[EMAIL PROTECTED] wrote:
>
> EAT, I think this is what you need:
>
> headrule: [
> some [
> thru "=== " copy head to newline (
> append head " (FIRST LEVEL)" append full-contents head
> )
> |
> thru "--- " copy head to newline (
> append head " (SECOND LEVEL)" append full-contents head
> )
> ]
> ]
This is one of the methods I'd tried that parsed only the first level
but not the second. However, during the day I chatted with a
REBOL-savy friend of mine who was rather intrigued at the challenge of
what I was trying to do. He played with it for a bit and came up with
the answer.
The answer is to track series travels with word: and dereference the
location where you want to evaluate some expressions with :word.
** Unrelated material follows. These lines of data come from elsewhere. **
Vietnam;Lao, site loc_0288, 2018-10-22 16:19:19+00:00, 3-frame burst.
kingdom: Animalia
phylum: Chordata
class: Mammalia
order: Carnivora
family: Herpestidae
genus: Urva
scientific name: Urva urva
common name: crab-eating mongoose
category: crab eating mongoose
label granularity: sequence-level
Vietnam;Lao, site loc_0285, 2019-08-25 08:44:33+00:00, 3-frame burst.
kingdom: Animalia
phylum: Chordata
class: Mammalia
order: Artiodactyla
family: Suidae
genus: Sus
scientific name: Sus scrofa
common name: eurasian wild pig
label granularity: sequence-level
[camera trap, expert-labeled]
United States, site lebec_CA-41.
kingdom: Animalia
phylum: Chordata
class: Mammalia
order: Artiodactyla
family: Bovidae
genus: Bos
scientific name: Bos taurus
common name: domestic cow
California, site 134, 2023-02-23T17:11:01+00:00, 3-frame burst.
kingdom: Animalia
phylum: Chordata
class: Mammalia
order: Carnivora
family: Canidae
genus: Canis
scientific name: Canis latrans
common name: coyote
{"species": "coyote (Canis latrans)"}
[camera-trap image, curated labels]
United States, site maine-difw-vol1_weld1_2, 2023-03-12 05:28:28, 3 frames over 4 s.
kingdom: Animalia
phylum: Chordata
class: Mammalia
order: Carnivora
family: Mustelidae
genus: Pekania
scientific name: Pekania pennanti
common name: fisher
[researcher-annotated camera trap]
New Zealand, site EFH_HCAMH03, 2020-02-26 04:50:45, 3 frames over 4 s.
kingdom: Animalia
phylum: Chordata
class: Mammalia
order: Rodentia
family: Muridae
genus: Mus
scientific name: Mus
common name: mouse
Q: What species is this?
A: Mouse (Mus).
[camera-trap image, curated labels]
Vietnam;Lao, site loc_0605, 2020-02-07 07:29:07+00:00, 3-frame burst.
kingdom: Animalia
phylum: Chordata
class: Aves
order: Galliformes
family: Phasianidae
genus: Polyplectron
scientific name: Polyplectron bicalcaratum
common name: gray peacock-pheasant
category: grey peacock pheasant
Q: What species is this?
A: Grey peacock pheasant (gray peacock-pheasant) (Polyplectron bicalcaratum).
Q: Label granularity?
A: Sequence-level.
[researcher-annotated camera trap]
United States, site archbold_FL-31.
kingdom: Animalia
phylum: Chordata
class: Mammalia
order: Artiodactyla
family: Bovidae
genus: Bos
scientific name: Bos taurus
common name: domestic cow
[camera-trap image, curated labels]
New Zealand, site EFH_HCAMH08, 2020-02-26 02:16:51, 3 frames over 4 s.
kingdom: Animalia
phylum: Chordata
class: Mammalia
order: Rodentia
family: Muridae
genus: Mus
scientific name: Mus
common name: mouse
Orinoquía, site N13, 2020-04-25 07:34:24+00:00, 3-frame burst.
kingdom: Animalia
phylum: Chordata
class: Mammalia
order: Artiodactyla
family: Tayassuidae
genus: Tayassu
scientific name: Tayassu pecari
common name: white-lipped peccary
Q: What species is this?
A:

Seems
a lot of my troubles came from wanting to use 'thru', or 'to' in a way
they couldn't be used, also. Seems to me there might be room to
improve upon the documentation here as well, it's unclear where 'thru'
and 'to' limitations are by reading the docs.
In anycase, here's the solution I ended up with. A modification of
my friend's suggestion. What I wanted to do was evaluate a different
set of expressions depending on which set of characters was found in
a series. Basically, while I love switch, not use switch as it's not
efficient within the parse mechanism. Especially, knowing parse had
the capability, I wanted to use parse's conditional evaluation and try
to stick to the philosophy of REBOL's elegance.
If anyone can think of a way to refine the following, I love
suggestions:
rule: [
mark:
"=== " :mark thru "=== " copy header to newline
(append header " (FIRST LEVEL)"
append full-contents header) |
"--- " :mark thru "--- " copy header to newline
(append header " (SECOND LEVEL)"
append full-contents header) |
thru newline
]
It's worth noting my attempts to put 'thru" just after mark: and
before the target string resulted in errors with append's attempts
to insert header into full-contents... However, by "backing up"
to :mark once a set of character's was located and THEN going 'thru'
the set of characters I had originally sought allowed me to prevent
the sought after set of characters from being included in the copy
to header. This is the most graceful way I could figer out. If
anyone can think of a better way, I'm all eyes.
Meanwhile, I still can't figure out how Carl's example was able
to work as claimed without using the word: :word mechanism. If
anyone has the answer to this mystery, I'd love to see it. Please,
no theories, but the concrete answer to the riddle. Theories lose
me while concrete explainations don't.